I want this. I want all of it, I really do, but 30 really has me reflecting on all these insecurities and expectations that I have yet to meet and perhaps what was the wildest, unforgettable past ten years of my life.

My personal ‘roaring twenties’ has been the loudest period of my thirty-year existence. I lived abroad away from family and friends and made new friends that I now call family. I saw the motherland for what she was. She was literally my mother’s land, the land she was born and raised, for what she offered was beyond just beauty—it was fresh air, the greenest mountains, tasteful familiar flavors that pleased my palette, painful yet strong history, and a home away from home.

I’ve tasted foods from the most fruitful places in Thailand while visiting the most beautiful elephant sanctuaries where they’re praised and loved. The very next day I would get on a small cruise and drink with beautiful women from Europe and different parts of America that I would’ve otherwise never met. I swam in the ocean watching the sun set into shades of purple and pink between two tiny islands.

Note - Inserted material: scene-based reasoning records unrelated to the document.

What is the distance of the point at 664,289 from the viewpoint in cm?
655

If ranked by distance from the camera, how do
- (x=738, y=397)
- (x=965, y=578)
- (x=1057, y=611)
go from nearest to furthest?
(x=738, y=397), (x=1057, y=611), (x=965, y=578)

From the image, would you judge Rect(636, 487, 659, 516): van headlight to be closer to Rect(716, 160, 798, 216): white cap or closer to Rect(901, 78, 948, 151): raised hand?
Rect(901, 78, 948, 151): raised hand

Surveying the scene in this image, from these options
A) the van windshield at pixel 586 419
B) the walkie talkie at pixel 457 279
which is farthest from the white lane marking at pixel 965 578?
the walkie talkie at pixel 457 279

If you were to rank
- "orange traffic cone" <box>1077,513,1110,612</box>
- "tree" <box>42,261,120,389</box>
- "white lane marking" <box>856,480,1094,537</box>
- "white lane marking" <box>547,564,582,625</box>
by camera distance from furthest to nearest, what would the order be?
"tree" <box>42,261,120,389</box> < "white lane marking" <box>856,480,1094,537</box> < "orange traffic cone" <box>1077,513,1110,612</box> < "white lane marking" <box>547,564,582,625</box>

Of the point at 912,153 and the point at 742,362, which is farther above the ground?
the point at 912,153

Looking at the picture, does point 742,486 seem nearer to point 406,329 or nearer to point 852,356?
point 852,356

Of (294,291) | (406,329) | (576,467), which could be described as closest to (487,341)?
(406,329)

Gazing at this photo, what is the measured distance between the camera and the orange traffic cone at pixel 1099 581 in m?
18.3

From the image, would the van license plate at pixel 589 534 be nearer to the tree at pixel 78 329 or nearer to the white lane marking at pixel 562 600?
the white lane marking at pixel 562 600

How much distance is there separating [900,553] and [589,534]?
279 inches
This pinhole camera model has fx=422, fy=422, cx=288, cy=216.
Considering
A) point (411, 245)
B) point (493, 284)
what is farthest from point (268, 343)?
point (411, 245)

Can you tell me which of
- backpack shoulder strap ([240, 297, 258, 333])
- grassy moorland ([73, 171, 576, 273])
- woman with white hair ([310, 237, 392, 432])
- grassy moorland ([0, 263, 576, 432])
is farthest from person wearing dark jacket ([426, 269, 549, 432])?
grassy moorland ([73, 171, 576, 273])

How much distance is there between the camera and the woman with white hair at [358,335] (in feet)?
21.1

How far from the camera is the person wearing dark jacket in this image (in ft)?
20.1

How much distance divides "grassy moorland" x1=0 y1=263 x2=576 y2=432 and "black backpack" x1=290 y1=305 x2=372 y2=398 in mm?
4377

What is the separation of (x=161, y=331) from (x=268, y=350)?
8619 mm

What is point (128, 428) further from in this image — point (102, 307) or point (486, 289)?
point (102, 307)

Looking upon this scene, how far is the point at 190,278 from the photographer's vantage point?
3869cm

I’ve run through the tiny streets of Komagome, drank out of environmentally-friendly cups at a Sapporo beer festival until I got wasted, and wore a flower-patterned lavender kimono down the busiest streets of Tokyo.

I remember the photos in a historical museum in Saigon that moved me until I wept, the saved propaganda from the Vietnam War and the photos of children missing limbs, children that perhaps my future children may look similar to.

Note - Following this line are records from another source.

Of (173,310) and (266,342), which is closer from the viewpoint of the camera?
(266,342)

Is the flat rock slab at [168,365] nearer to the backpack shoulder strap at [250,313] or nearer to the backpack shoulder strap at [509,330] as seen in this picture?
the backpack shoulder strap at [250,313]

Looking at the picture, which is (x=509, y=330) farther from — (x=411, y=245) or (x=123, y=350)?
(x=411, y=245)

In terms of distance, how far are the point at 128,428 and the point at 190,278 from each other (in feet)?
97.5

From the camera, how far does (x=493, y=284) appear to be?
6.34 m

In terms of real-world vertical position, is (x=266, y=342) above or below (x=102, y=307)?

There was also that time when my friend took me to see her family in Cebu, where we overlooked the bluest ocean from a swimming pool that we had to ourselves while we had San Miguel beers and traditional Filipino food.

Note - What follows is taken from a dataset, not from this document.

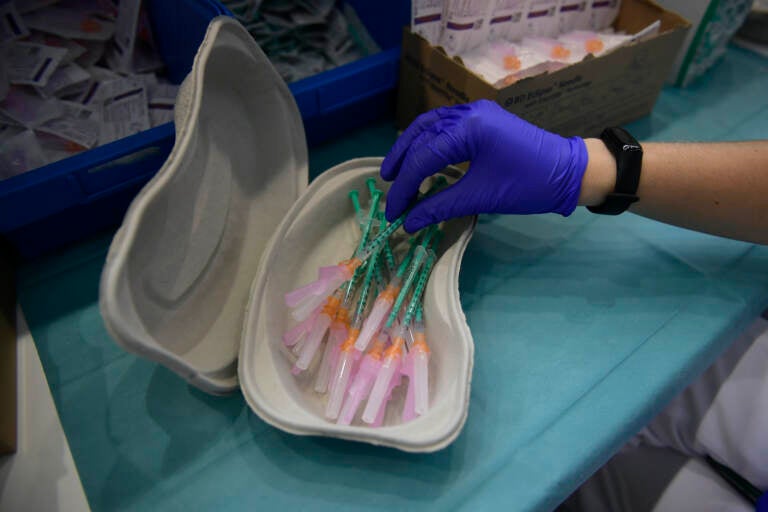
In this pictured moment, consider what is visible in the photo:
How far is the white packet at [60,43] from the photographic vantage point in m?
1.00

And for some reason, sometimes, when I close my eyes, I can still see the innocent faces of the children in the classrooms I’ve taught this language, the language I’m using now to write this—how eager those faces were to learn something new.

There was a time when I met people who opened up to me about being gay and couldn’t tell anyone, not a soul, and how they confided in only me because it was a cultural taboo. It broke my heart. I remember thinking, “I’m so incredibly sad, but I’m trusted. Trust, a merit given to me. I’m blessed.”

And if I counted how many people both good and bad that I’ve met in different cities, towns, and countries on my way to 30, I could honestly say it may be hundreds to thousands. How many of those people that have touched me in times of loneliness and self-doubt? Maybe five. I thank God for these people every day of my life.

The colorful yet confusing time in my life where I have been afraid, half-empty, lost and insecure has somehow diminished once 30 came along. It’s like a clock relieved of its numerous ticks and finally seeing the hands for it’s movements instead of counting down its numbers. The confusion of who I am or what I’m supposed to be has been filled with unchanging experiences, some happy, fulfilling, creatively wild, and some so painful and dark they were almost unbearable to even fathom living through.

The colorful adventures in my bones that I’ve lived throughout these roaring twenties have not been lost after 30.

Therefore, I am not lost even after 30.

I am thirty—confident, self-assured, and appreciative of my mistakes, my confusion, my youth.

What I’m trying to say is, life after 30 isn’t so bad after all.